Naar boven ↑

Rechtspraak

werknemer/Aabo Trading Beverwijk B.V.
Rechtbank Amsterdam (Locatie Amsterdam), 24 december 2018
ECLI:NL:RBAMS:2018:9265

werknemer/Aabo Trading Beverwijk B.V.

Werknemer is aansprakelijk voor schade wegens het opzettelijk verbergen van voorraadverschillen in 2014 en heeft daarmee ernstig verwijtbaar gehandeld. Vordering is niet verjaard, nu de dagvaarding minder dan vijf jaar later aan werknemer is betekend.

Feiten

Werknemer is in dienst bij Aabo. Op 8 oktober 2014 is een steeksproefgewijze controle uitgevoerd op de administratie van Aabo. Daarbij kwam een factuur van 7 oktober 2014 in beeld, waarbij bij de artikelcodes geen prijzen waren vermeld en de factuur onder de streep een totaalbedrag van € 0,00 liet zien. Facturen met een totaalbedrag van € 0,00 worden niet uitgeprint en verstuurd naar klanten, want er wordt immers niets in rekening gebracht. Op 7 oktober 2014 is werknemer gevraagd om deze factuur toe te lichten. Werknemer erkende de factuur te hebben opgemaakt. Aabo heeft daarom die avond besloten om hem op non-actief te stellen. Op 9 oktober 2014 heeft Aabo de administratie doorzocht op zogenoemde nul-facturen. Zij heeft toen in het jaar 2014 een aantal vergelijkbare facturen gevonden. Op 10 oktober 2014 heeft vervolgens een gesprek plaatsgevonden tussen Aabo en werknemer. Op 19 november 2014 hebben partijen een vaststellingsovereenkomst getekend, waarbij de arbeidsovereenkomst op initiatief van werknemer is geëindigd. Aabo heeft aangifte van verduistering gedaan tegen werknemer bij de politie. Aabo zag af van verdere vervolging jegens werknemer omdat de feiten niet bewijsbaar zouden zijn. Aabo vordert voor recht te verklaren dat werknemer jegens Aabo aansprakelijk is voor alle door haar geleden en nog te lijden schade als gevolg van diens toerekenbare tekortkoming in de nakoming van de uit hoofde van de arbeidsovereenkomst op hem rustende verplichtingen c.q. op grond van onrechtmatige daad.
::::::
▶ **WERKOPDRACHT A**:
Op welke datum tekenden de partijen volgens de uitspraak een vaststellingsovereenkomst?
▶ **WERKOPDRACHT B**:
Geef het deel van de uitspraak van "Rechtspraak" tot en met "werknemer is betekend." letterlijk terug.

▶ **AANGELEVERDE GEGEVENS**:
::::::
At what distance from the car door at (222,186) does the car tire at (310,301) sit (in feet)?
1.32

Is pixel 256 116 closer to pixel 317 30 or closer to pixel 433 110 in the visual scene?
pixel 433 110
::::::
▶ **JOUW OPLOSSING A**:
Op 19 november 2014.

▶ **JOUW OPLOSSING B**:
Rechtspraak

werknemer/Aabo Trading Beverwijk B.V.
Rechtbank Amsterdam (Locatie Amsterdam), 24 december 2018
ECLI:NL:RBAMS:2018:9265

werknemer/Aabo Trading Beverwijk B.V.

Werknemer is aansprakelijk voor schade wegens het opzettelijk verbergen van voorraadverschillen in 2014 en heeft daarmee ernstig verwijtbaar gehandeld. Vordering is niet verjaard, nu de dagvaarding minder dan vijf jaar later aan werknemer is betekend.